**WRITTEN REQUEST:** Only the lines starting at the one that contains "[0,306,1024,768] (in mm)?" and running to the end should be repeated, exactly as written.

**INPUT:**

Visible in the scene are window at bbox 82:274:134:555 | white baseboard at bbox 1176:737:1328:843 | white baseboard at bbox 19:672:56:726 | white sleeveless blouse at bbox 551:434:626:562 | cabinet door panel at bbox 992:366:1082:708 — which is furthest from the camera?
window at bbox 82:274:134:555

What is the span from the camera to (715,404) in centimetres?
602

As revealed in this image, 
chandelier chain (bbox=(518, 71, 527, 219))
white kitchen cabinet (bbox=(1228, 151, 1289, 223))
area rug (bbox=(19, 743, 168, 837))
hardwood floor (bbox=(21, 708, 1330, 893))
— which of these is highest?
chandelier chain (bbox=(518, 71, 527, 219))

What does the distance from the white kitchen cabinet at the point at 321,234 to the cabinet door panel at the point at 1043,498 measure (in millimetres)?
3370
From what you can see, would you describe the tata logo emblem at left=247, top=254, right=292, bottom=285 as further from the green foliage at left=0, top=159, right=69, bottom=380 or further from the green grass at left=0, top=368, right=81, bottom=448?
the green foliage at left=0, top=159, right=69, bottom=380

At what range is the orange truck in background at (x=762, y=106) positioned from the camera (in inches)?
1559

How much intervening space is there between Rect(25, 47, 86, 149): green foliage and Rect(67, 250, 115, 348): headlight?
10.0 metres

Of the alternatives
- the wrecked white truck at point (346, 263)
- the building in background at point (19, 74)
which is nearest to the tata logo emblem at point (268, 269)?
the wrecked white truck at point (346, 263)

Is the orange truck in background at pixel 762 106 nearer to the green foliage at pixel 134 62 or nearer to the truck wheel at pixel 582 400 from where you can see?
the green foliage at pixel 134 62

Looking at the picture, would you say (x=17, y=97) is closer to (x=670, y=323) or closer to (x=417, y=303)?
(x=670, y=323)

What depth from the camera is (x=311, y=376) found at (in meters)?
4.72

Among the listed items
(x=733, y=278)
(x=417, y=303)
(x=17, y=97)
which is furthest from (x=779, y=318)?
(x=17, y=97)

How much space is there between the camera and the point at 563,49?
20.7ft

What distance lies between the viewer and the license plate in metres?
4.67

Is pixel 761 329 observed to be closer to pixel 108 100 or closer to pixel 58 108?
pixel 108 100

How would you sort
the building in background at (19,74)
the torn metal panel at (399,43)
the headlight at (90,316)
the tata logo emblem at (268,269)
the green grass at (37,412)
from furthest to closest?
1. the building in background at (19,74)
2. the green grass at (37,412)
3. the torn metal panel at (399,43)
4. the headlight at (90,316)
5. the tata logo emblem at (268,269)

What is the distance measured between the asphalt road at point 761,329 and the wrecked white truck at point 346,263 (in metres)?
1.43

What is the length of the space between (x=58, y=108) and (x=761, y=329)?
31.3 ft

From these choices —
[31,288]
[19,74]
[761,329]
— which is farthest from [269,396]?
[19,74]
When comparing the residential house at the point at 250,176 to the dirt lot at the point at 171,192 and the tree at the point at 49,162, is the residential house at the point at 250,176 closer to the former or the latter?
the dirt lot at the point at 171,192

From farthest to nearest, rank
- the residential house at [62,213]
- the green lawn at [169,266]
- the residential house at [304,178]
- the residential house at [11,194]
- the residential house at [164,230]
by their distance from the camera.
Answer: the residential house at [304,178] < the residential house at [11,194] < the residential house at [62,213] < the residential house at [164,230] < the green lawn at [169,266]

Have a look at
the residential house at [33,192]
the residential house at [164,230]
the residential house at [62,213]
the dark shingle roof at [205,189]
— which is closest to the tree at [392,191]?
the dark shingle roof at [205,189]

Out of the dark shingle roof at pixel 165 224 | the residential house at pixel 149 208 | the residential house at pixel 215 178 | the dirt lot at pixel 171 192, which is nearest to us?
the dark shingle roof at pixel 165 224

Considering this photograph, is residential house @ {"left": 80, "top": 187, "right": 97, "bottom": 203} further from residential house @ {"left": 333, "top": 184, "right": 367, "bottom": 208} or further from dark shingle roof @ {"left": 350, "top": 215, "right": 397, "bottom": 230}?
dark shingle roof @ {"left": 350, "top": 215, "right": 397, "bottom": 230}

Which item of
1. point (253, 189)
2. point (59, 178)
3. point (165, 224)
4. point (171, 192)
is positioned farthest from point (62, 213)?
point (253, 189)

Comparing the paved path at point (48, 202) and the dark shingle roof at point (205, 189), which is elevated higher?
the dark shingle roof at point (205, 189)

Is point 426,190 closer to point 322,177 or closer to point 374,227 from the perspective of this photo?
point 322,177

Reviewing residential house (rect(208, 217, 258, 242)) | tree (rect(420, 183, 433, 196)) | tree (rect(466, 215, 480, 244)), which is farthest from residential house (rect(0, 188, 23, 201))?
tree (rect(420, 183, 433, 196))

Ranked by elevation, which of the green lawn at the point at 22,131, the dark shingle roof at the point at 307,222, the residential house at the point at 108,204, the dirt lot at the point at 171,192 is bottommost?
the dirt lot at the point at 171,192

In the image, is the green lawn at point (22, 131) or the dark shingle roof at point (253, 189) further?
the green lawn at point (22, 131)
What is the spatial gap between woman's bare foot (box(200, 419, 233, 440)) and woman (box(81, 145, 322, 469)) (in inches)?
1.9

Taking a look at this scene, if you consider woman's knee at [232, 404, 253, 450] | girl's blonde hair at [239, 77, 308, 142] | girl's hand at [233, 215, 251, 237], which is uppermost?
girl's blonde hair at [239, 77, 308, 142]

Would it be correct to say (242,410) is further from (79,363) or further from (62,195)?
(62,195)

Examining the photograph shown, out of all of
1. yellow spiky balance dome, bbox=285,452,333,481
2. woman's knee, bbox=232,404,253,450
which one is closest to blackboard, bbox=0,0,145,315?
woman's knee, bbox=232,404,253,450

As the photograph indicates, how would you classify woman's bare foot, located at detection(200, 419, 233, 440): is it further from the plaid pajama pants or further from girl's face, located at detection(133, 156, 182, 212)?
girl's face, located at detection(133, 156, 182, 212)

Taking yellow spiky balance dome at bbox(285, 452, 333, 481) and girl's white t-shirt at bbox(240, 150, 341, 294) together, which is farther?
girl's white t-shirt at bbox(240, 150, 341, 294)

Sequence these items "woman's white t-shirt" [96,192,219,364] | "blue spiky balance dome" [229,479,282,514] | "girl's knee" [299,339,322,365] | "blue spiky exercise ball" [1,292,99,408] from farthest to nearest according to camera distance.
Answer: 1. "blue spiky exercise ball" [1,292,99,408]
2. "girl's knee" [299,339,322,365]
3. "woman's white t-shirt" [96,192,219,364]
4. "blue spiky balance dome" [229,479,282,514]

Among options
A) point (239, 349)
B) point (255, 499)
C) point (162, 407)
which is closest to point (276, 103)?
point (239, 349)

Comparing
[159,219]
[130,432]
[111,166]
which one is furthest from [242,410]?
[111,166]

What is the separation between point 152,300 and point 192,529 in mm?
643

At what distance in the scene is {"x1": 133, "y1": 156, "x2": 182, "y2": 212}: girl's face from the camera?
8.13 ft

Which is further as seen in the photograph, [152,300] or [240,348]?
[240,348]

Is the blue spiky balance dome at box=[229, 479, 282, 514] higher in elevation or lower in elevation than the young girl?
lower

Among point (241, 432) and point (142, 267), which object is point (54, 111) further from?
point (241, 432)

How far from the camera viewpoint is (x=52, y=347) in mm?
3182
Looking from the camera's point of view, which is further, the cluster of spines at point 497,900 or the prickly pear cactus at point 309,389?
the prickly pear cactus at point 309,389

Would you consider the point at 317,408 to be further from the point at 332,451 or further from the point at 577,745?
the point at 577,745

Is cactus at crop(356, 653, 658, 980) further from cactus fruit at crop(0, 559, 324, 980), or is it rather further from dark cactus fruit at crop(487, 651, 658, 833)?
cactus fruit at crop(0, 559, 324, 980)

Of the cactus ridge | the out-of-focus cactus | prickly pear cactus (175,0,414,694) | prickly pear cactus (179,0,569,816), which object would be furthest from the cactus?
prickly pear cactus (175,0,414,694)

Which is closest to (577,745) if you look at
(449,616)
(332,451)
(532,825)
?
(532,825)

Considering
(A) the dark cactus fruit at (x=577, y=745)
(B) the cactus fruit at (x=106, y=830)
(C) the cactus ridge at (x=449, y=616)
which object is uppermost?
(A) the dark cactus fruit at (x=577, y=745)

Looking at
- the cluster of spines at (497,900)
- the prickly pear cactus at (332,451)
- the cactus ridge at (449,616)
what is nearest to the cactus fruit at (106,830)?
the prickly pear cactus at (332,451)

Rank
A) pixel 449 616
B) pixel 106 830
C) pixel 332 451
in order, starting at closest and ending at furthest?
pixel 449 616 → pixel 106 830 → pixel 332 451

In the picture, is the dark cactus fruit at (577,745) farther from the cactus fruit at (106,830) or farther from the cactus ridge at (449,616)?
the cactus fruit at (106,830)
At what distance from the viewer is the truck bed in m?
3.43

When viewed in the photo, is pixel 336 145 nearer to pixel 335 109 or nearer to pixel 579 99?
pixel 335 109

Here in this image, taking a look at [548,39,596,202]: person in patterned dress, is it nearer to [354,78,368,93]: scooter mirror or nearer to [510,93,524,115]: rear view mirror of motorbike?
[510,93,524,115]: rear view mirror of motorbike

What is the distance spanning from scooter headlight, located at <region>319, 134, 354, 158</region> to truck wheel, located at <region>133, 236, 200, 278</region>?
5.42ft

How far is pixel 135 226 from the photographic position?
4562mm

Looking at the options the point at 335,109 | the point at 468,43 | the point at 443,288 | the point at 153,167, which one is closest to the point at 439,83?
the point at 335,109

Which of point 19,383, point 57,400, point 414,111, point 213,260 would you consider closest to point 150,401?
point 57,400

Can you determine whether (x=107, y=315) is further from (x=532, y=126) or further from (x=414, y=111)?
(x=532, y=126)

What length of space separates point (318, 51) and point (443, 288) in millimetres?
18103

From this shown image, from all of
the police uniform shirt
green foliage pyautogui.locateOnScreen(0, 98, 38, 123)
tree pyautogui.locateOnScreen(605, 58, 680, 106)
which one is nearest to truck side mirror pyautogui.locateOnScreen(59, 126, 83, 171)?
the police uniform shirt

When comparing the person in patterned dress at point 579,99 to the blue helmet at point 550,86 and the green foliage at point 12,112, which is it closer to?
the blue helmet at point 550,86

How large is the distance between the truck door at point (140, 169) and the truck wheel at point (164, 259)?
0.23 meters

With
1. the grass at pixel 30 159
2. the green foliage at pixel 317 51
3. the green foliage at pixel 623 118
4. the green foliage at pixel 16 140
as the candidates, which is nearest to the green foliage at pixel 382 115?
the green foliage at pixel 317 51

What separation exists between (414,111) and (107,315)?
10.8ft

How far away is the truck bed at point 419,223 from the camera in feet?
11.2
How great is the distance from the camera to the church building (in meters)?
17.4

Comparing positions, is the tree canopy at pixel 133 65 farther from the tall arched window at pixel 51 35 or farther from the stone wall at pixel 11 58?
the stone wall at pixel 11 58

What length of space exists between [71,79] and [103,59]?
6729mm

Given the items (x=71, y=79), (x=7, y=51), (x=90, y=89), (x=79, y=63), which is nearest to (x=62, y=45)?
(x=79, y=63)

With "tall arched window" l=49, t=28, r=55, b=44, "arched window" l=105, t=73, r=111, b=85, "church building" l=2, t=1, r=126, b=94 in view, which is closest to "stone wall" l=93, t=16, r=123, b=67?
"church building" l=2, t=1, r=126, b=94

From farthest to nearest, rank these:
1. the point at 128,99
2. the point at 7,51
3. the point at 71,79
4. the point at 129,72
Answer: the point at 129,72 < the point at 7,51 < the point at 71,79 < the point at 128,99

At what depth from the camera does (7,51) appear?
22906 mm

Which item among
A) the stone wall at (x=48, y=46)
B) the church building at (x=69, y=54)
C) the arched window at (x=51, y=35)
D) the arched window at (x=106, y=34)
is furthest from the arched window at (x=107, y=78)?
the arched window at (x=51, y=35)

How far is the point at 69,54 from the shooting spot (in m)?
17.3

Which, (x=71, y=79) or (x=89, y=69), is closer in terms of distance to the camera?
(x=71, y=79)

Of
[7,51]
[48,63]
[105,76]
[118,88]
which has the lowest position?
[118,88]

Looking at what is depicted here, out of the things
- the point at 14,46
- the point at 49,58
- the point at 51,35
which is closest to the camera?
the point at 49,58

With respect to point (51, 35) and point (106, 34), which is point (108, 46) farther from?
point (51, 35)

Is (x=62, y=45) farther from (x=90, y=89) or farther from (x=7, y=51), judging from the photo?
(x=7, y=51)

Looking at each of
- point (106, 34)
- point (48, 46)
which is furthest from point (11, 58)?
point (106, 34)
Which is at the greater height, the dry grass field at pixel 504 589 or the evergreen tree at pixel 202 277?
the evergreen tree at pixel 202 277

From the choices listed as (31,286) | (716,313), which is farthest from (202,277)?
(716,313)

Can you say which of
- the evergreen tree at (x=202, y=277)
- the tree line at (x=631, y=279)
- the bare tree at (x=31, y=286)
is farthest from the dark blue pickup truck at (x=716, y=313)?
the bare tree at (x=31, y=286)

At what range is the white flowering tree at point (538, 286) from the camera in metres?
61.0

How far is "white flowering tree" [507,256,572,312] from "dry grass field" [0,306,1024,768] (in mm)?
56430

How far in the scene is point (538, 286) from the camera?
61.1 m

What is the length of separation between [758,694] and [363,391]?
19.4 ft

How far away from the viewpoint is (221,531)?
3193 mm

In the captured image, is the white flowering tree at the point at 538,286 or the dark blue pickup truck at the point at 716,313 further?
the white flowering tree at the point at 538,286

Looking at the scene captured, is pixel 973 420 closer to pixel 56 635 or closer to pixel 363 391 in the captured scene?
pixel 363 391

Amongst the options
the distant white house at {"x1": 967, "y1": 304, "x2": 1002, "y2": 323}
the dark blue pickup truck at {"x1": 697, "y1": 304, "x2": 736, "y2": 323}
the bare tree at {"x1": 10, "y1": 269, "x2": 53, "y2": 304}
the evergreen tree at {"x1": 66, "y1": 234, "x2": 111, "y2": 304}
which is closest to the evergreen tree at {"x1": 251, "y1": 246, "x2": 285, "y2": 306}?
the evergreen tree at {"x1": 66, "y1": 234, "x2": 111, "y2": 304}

**OUTPUT FOR THIS TASK:**
How far is "white flowering tree" [507,256,572,312] from "dry grass field" [0,306,1024,768] (in mm)?
56430

How far in the scene is point (538, 286) from the camera?
61.1 m

What is the length of separation between [758,694] and [363,391]?
19.4 ft

How far away from the viewpoint is (221,531)?
3193 mm

In the captured image, is the white flowering tree at the point at 538,286 or the dark blue pickup truck at the point at 716,313 further?
the white flowering tree at the point at 538,286

Looking at the scene captured, is pixel 973 420 closer to pixel 56 635 or closer to pixel 363 391 in the captured scene?
pixel 363 391

Amongst the options
the distant white house at {"x1": 967, "y1": 304, "x2": 1002, "y2": 323}
the dark blue pickup truck at {"x1": 697, "y1": 304, "x2": 736, "y2": 323}
the bare tree at {"x1": 10, "y1": 269, "x2": 53, "y2": 304}
the evergreen tree at {"x1": 66, "y1": 234, "x2": 111, "y2": 304}
which is closest to the evergreen tree at {"x1": 251, "y1": 246, "x2": 285, "y2": 306}?
the evergreen tree at {"x1": 66, "y1": 234, "x2": 111, "y2": 304}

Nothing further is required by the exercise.